Segment Start: Text segment

Limitations notwithstanding, the present research may provide important preliminary insights into the continuum of eco-anxiety responses and its relationships with environmental concern, mental health, and a pro-environmental orientation. Environmental crises, on a global level, will only continue to rise over the coming years, and with it a range of eco-anxiety responses. As such, deeper insights into these various responses and their implications will be vital as we individually, and collectively, deal with the challenges ahead.

Contributed to conception and design: PKL, H-AP, AJH, JMZ

Contributed to acquisition of data: PKL, H-AP, AJH, JMZ, YY, MR

Contributed to analysis and interpretation of data: PKL, H-AP, AJH, JMZ

Drafted and/or revised the article: PKL, H-AP, AJH, JMZ, YY, MR

Approved the submitted version for publication: PKL, H-AP, AJH, JMZ, YY, MR

The research was supported by a Social Sciences and Humanities Research Council (SSHRC) of Canada Insight Grant to John M. Zelenski [435-2020-0852]. Paul K. Lutz was supported by a SSHRC Graduate Scholarship – Master’s (CGS-M). SSHRC did not have a role in determining the aims and outcomes of the current research or in the decision to submit the article for publication.

The authors have no competing interests to declare.

Materials, data, and syntax for all studies can be found on OSF: https://osf.io/krfnv/

We thank the editor and two anonymous reviewers for their important contributions to this work.

1.

Segment End: Text segment
Segment Start: Records supplied

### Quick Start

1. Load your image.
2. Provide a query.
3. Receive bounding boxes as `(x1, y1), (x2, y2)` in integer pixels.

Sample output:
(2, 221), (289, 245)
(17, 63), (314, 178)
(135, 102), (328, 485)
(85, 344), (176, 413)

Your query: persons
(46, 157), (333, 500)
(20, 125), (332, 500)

Segment End: Records supplied

### Work task
Continue the excerpt from the eco-anxiety research article, starting right after the point where it stops.

### Task answer
Verplanken et al. (2020) reported that habitual worry about global warming, what they considered to be an instance of eco-anxiety, was positively correlated with determined, angry, and anxious emotion clusters when thinking about global warming. The anxious cluster could also potentially be viewed as a proxy of eco-anxiety, as the emotion terms included appear to better tap eco-anxiety compared to broader measures of environmental distress (e.g., Searle & Gow, 2010). However, some of the included terms (e.g., guilt, ashamed) may be distinct enough to constitute their own eco-emotions (e.g., Mallett, 2012). More research on this issue is needed.

2.

We refrain from reporting a range of effect sizes for these studies because of ambiguity concerning some of the variables’ ability to predict pro-environmental intentions or behaviours. We instead encourage interested readers to consult these studies for more information.

3.

In the preregistration, we refer to the measure of environmental concern from Berenguer et al. (2005) as a measure of eco-anxiety. However, we refer to it here as a measure of environmental concern to be consistent with the framing of the introduction and our updated thinking.

4.

Consistent with Tay and Jebb (2018), we use behaviour in a broad sense to refer to thoughts, feelings, and behaviours.